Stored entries
## Start

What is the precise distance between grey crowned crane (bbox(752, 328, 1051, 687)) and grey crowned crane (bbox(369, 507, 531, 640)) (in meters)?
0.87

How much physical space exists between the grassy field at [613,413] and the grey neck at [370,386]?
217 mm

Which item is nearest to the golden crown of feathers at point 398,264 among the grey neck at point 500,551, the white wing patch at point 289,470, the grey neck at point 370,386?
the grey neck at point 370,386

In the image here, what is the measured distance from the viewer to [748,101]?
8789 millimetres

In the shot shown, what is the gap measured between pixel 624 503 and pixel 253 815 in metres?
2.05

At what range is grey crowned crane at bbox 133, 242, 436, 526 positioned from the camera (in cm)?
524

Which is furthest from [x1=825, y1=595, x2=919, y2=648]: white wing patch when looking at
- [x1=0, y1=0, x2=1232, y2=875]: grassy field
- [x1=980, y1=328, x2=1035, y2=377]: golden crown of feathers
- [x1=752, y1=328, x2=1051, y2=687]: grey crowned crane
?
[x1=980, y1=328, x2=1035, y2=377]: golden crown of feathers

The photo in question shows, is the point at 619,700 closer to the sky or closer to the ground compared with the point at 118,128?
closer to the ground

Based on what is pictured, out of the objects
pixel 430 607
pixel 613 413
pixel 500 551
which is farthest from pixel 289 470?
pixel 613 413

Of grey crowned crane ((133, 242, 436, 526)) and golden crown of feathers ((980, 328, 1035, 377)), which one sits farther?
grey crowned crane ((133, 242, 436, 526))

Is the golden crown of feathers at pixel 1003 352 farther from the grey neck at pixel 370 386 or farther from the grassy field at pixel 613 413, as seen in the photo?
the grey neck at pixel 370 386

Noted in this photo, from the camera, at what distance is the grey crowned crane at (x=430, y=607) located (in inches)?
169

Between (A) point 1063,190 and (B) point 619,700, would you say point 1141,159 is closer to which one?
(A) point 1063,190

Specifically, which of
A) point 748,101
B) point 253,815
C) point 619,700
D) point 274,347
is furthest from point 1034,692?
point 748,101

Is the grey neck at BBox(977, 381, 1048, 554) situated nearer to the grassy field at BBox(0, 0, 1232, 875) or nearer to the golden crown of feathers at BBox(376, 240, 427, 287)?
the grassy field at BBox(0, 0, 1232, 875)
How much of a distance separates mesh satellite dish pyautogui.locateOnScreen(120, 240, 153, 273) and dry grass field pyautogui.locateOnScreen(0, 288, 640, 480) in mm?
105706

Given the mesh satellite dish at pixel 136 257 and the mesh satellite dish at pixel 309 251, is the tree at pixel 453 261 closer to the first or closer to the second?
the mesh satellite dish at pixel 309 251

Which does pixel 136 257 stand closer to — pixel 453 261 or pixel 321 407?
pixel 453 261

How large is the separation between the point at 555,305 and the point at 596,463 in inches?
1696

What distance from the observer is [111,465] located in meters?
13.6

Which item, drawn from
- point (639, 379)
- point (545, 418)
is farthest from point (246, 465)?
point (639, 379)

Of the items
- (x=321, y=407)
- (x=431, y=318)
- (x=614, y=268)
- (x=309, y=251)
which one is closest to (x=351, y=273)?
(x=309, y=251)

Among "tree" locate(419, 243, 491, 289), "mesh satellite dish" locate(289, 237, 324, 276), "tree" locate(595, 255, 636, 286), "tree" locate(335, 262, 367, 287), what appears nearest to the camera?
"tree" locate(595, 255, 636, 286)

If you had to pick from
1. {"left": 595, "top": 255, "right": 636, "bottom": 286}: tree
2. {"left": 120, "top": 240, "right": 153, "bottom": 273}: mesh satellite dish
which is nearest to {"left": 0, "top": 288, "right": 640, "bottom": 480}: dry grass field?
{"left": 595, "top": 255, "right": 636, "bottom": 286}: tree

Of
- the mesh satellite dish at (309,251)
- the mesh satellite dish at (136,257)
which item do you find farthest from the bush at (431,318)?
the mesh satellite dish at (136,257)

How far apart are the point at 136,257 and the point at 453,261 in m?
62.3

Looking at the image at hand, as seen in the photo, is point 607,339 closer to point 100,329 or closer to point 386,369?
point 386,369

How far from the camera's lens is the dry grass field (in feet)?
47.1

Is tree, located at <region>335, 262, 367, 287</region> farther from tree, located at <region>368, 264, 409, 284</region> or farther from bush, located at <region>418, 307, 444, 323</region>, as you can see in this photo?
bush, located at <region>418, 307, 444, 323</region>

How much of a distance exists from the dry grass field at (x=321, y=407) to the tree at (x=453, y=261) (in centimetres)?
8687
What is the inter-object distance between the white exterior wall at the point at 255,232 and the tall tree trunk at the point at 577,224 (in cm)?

## End

Repeat the listing in full, keeping every line exactly as it is.

## [Task result]
What is the precise distance between grey crowned crane (bbox(752, 328, 1051, 687)) and grey crowned crane (bbox(369, 507, 531, 640)) (in meters)?
0.87

How much physical space exists between the grassy field at [613,413] and the grey neck at [370,386]?
217 mm

Which item is nearest to the golden crown of feathers at point 398,264 among the grey neck at point 500,551, the white wing patch at point 289,470, the grey neck at point 370,386?
the grey neck at point 370,386

In the image here, what is the measured distance from the viewer to [748,101]?
8789 millimetres

In the shot shown, what is the gap measured between pixel 624 503 and pixel 253 815 in metres?
2.05

At what range is grey crowned crane at bbox 133, 242, 436, 526 positioned from the camera (in cm)?
524

Which is furthest from [x1=825, y1=595, x2=919, y2=648]: white wing patch when looking at
- [x1=0, y1=0, x2=1232, y2=875]: grassy field
- [x1=980, y1=328, x2=1035, y2=377]: golden crown of feathers
- [x1=752, y1=328, x2=1051, y2=687]: grey crowned crane
?
[x1=980, y1=328, x2=1035, y2=377]: golden crown of feathers

The photo in question shows, is the point at 619,700 closer to the sky or closer to the ground compared with the point at 118,128?
closer to the ground

Based on what is pictured, out of the objects
pixel 430 607
pixel 613 413
pixel 500 551
which is farthest from pixel 289 470?
pixel 613 413

Of grey crowned crane ((133, 242, 436, 526)) and golden crown of feathers ((980, 328, 1035, 377)), which one sits farther?
grey crowned crane ((133, 242, 436, 526))

Is the golden crown of feathers at pixel 1003 352 farther from the grey neck at pixel 370 386 or farther from the grassy field at pixel 613 413, as seen in the photo?
the grey neck at pixel 370 386

Noted in this photo, from the camera, at what distance is the grey crowned crane at (x=430, y=607) located (in inches)?
169

Between (A) point 1063,190 and (B) point 619,700, would you say point 1141,159 is closer to which one?
(A) point 1063,190

Specifically, which of
A) point 748,101
B) point 253,815
C) point 619,700
D) point 274,347
is furthest from point 1034,692?
point 748,101

Is the grey neck at BBox(977, 381, 1048, 554) situated nearer to the grassy field at BBox(0, 0, 1232, 875) or nearer to the golden crown of feathers at BBox(376, 240, 427, 287)?
the grassy field at BBox(0, 0, 1232, 875)
How much of a distance separates mesh satellite dish pyautogui.locateOnScreen(120, 240, 153, 273) and dry grass field pyautogui.locateOnScreen(0, 288, 640, 480) in mm?
105706

Given the mesh satellite dish at pixel 136 257 and the mesh satellite dish at pixel 309 251, is the tree at pixel 453 261 closer to the first or closer to the second?
the mesh satellite dish at pixel 309 251

Which does pixel 136 257 stand closer to — pixel 453 261 or pixel 321 407?
pixel 453 261

How large is the separation between the point at 555,305 and the point at 596,463 in inches?
1696

What distance from the observer is [111,465] located in meters?
13.6

Which item, drawn from
- point (639, 379)
- point (545, 418)
is farthest from point (246, 465)?
point (639, 379)

Of the items
- (x=321, y=407)
- (x=431, y=318)
- (x=614, y=268)
- (x=309, y=251)
which one is closest to (x=351, y=273)?
(x=309, y=251)

Among "tree" locate(419, 243, 491, 289), "mesh satellite dish" locate(289, 237, 324, 276), "tree" locate(595, 255, 636, 286), "tree" locate(335, 262, 367, 287), what appears nearest to the camera?
"tree" locate(595, 255, 636, 286)

If you had to pick from
1. {"left": 595, "top": 255, "right": 636, "bottom": 286}: tree
2. {"left": 120, "top": 240, "right": 153, "bottom": 273}: mesh satellite dish
which is nearest to {"left": 0, "top": 288, "right": 640, "bottom": 480}: dry grass field?
{"left": 595, "top": 255, "right": 636, "bottom": 286}: tree

Of
- the mesh satellite dish at (309,251)
- the mesh satellite dish at (136,257)
which item do you find farthest from the bush at (431,318)?
the mesh satellite dish at (136,257)

How far apart are the point at 136,257 and the point at 453,261 in m?
62.3

Looking at the image at hand, as seen in the photo, is point 607,339 closer to point 100,329 or closer to point 386,369?
point 386,369

How far from the camera's lens is the dry grass field (in feet)?
47.1

Is tree, located at <region>335, 262, 367, 287</region> farther from tree, located at <region>368, 264, 409, 284</region> or farther from bush, located at <region>418, 307, 444, 323</region>, as you can see in this photo?
bush, located at <region>418, 307, 444, 323</region>

How much of a distance exists from the dry grass field at (x=321, y=407) to the tree at (x=453, y=261) (in centimetres)?
8687
What is the inter-object distance between the white exterior wall at the point at 255,232 and the tall tree trunk at the point at 577,224 (in cm)?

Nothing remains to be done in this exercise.